For a successful transition to the new rates, it is important to consider how to determine the applicable GST rate for transactions that fall within the borderline of the cut-off period for the change.
The GST act and regulations provide guidance on how to determine the time at which a transaction occurred for GST purposes. This guideline is called “Time of Supply”.
Time of Supply
The general rule of time of supply is that for a particular transaction, the time of supply is
- the date on which the tax invoice for a supply is raised; or
- the date on which payment for that supply is received
Whichever comes first. Below are some important things to consider while applying the above rule.
Pro-forma invoice: In order to determine the above, a Pro-forma invoice must not be considered an invoice, hence, time of supply will not be triggered with an assurance of a Pro-forma invoice.
The 3-day rule: Persons who are GST registered have to issue a receipt or tax invoice within three days of the removal of goods from the place of supply. Likewise, a tax invoice or receipt should be issued if the goods aren't taken out of the place of supply but are made available to the recipient.

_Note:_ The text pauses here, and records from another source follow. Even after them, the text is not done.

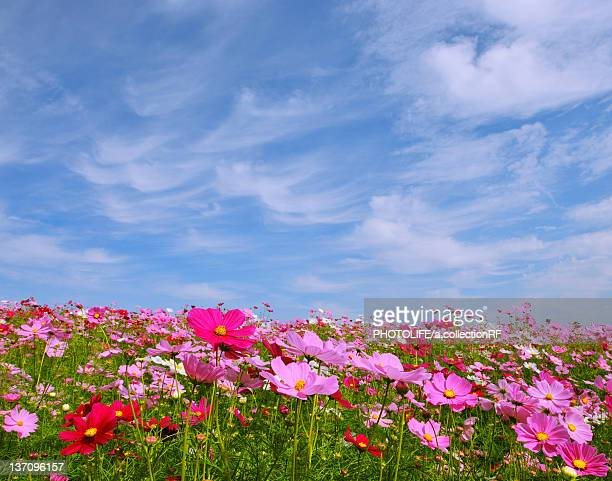 Sky and Cosmos Flowers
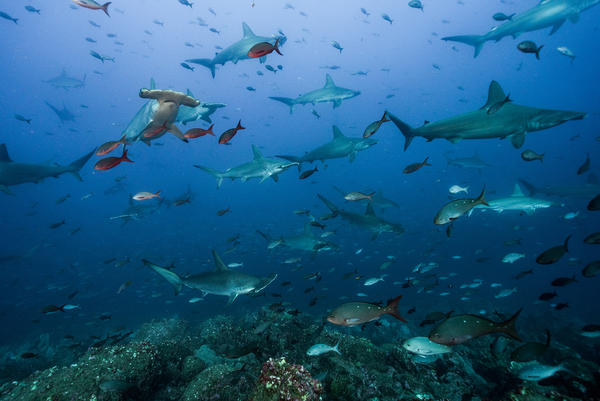 "Scientists have videotaped sharks traveling a 500-mile-long ""shark highway"" in the Pacific Ocean."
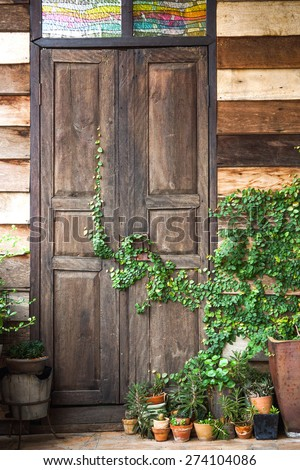 Green corner of a house with wooden wall and door having a green creeper plant and flower pots on the ground - stock photo
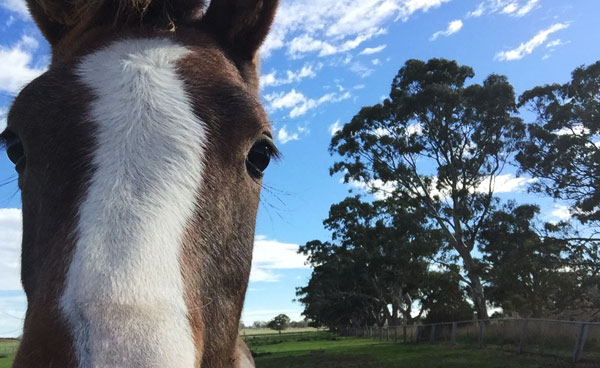 Oral traditions advise that differences inward the seat as well as issue of facial pilus whorls  Do facial whorls on horses harbor secrets most behavioral traits?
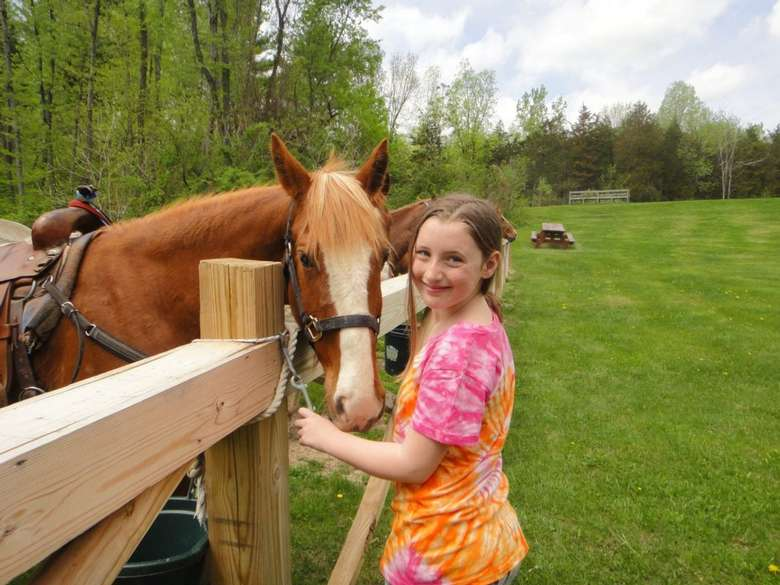 a girl standing near a brown horse and fence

For services supplied, a tax invoice must be issued within 3 days of the completion of the service.
In the above cases, even if the registered person does not physically issue a receipt or tax invoice within three days, it would still be considered that a receipt or invoice was issued on the third day under the "Time of Supply" rule.
Complex transactions: For more complex transactions, such as goods and services supplied under installment agreements, advance payments, refundable and non-refundable deposits, etc. it is advisable to refer to specific guidelines provided by GST act and regulation and guides issued by MIRA to determine the time of supply for the transactions.
Managing the change effectively
Given that the changes will have a huge impact on all businesses, the next question is how businesses can manage this change effectively with minimal cost and impact on business operations.
Below are some advisable steps that businesses can take to successfully manage the change.
- Ensuring that the accounting system and information systems can handle the rate change and if any customizations are required
- Ensuring that the staff in sales and marketing and related areas are aware of the change to reduce customer frustrations
- Ensuring that the billing team correctly understands the time of supply rule and adding further checks to invoices issued during the cutoff period
- Reviewing business arrangements entered into future dates and analyzing the impact of the change on those transactions and carrying out negotiations if required.